Sri Lanka’s criminalization law violates the rights of lesbian activists
UNITED NATIONS — A UN committee has found that a law that criminalizes consensual same-sex sexual activity in Sri Lanka has violated the rights of a lesbian activist.
The United Nations Committee on the Elimination of Discrimination against Women released its decision on Wednesday in the case of Rosanna Flamer-Caldera, executive director of Equal Ground, a Sri Lankan LGBTQ+ rights group.
The decision notes that Flamer-Caldera in 1997 “found that same-sex sexual activity between consenting adults was a criminal offense under Section 365A of the Penal Code (Sri Lanka) 1883”. The decision further states that Flamer-Caldera has been “frequently threatened and abused by the media and the public” since she co-founded a support group for lesbian and bisexual women in 1999.
Flamer-Caldera founded Equal Ground in 2004.
“She faced ongoing challenges leading the organization,” the decision read.
The decision notes that the Women and Children Bureau of the Sri Lankan Police in December 2012 and January 2013 “made presentations claiming that child abuse was increasing mainly due to the ‘growing homosexual culture'”.

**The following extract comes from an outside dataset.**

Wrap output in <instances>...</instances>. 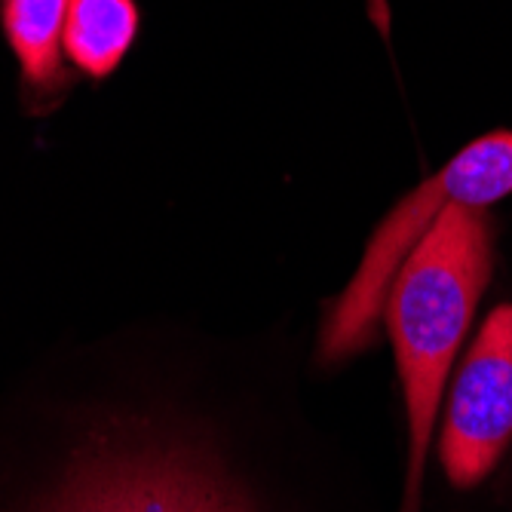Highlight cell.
<instances>
[{"instance_id":"3","label":"cell","mask_w":512,"mask_h":512,"mask_svg":"<svg viewBox=\"0 0 512 512\" xmlns=\"http://www.w3.org/2000/svg\"><path fill=\"white\" fill-rule=\"evenodd\" d=\"M43 512H252V506L191 451L138 445L83 457Z\"/></svg>"},{"instance_id":"6","label":"cell","mask_w":512,"mask_h":512,"mask_svg":"<svg viewBox=\"0 0 512 512\" xmlns=\"http://www.w3.org/2000/svg\"><path fill=\"white\" fill-rule=\"evenodd\" d=\"M138 34L135 0H71L62 50L86 77H108L120 68Z\"/></svg>"},{"instance_id":"1","label":"cell","mask_w":512,"mask_h":512,"mask_svg":"<svg viewBox=\"0 0 512 512\" xmlns=\"http://www.w3.org/2000/svg\"><path fill=\"white\" fill-rule=\"evenodd\" d=\"M488 276V209L451 203L393 279L384 313L408 411V476L402 512H421V485L439 399Z\"/></svg>"},{"instance_id":"2","label":"cell","mask_w":512,"mask_h":512,"mask_svg":"<svg viewBox=\"0 0 512 512\" xmlns=\"http://www.w3.org/2000/svg\"><path fill=\"white\" fill-rule=\"evenodd\" d=\"M512 194V129L479 135L411 191L375 230L322 332V356L344 359L375 341L393 279L451 203L488 209Z\"/></svg>"},{"instance_id":"5","label":"cell","mask_w":512,"mask_h":512,"mask_svg":"<svg viewBox=\"0 0 512 512\" xmlns=\"http://www.w3.org/2000/svg\"><path fill=\"white\" fill-rule=\"evenodd\" d=\"M71 0H0V22L28 89L50 96L68 83L62 37Z\"/></svg>"},{"instance_id":"4","label":"cell","mask_w":512,"mask_h":512,"mask_svg":"<svg viewBox=\"0 0 512 512\" xmlns=\"http://www.w3.org/2000/svg\"><path fill=\"white\" fill-rule=\"evenodd\" d=\"M512 439V304H500L463 356L442 424V467L454 488H473Z\"/></svg>"}]
</instances>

“The author’s photo was shown along with her name and position with Equal Ground, claiming that she and her organization were responsible for spreading homosexuality, implying that they were also responsible for the spread of paedophilia,” the decision noted. “She did not complain to the police for fear of being arrested. The Criminal Investigations Department (of the Sri Lankan Police) placed her and Equal Ground under surveillance, which forced her to move the organization’s material to a safe place, as the department had considered everything homosexual material such as pornography, which could lead to arrest.
The ruling further notes that the Criminal Investigations Department in July 2013 raided an organization that Equal Ground works with “on the basis of the allegation that it was propagating homosexuality”. In the spring of 2018, a man “verbally assaulted” her and “threatened” her “with violence”.
“The criminalization of same-sex sexual activity means that the discrimination, violence and harassment faced by the lesbian, gay, bisexual, transgender and intersex community in Sri Lanka continues with impunity,” it read. in the decision. “Community members are not protected from police harassment. The law has changed the way he lives and conducts himself in public and in private. She is constantly afraid of being arrested and keeps her door locked and the curtains drawn when she is home with her girlfriend.
Flamer-Caldera presented her case under the Convention on the Elimination of All Forms of Discrimination Against Women. Human Dignity Trust, a London-based NGO that challenges criminalization laws around the world, represented Flamer-Caldera.
“The committee notes that the criminalization of same-sex sexual activity between women in Sri Lanka means that the perpetrator (Flamer-Caldera) has had difficulty finding a partner, has to conceal his relationship and runs the risk of being sought and prosecuted in this context,” he notes. “The committee therefore concludes that the State party has violated the author’s rights under article 16 of the convention.”
Flamer-Caldera welcomed the decision on Thursday.
“This decision will impact millions of lesbian and bisexual women around the world,” she told the Washington Blade. “I am happy and proud to have played such a central role in this process.”
Sri Lanka is one of more than 70 countries in the world where consensual same-sex sexual relations remain criminalized. The UK implemented many of these laws in Commonwealth countries when it colonized them.
Then-British Prime Minister Theresa May said in 2018 that she “deeply” regretted these colonial-era criminalization laws.
The Supreme Court of India issued a ruling in 2018 that decriminalizes consensual same-sex sexual relations.
Botswana President Mokgweetsi Masisi said in January that his government would respect a ruling that decriminalizes homosexuality in the former British colony. Singapore’s Court of Appeal last month dismissed a challenge to the city-state’s buggery law.
Flamer-Caldera told The Blade that the Sri Lankan government has not responded to the ruling.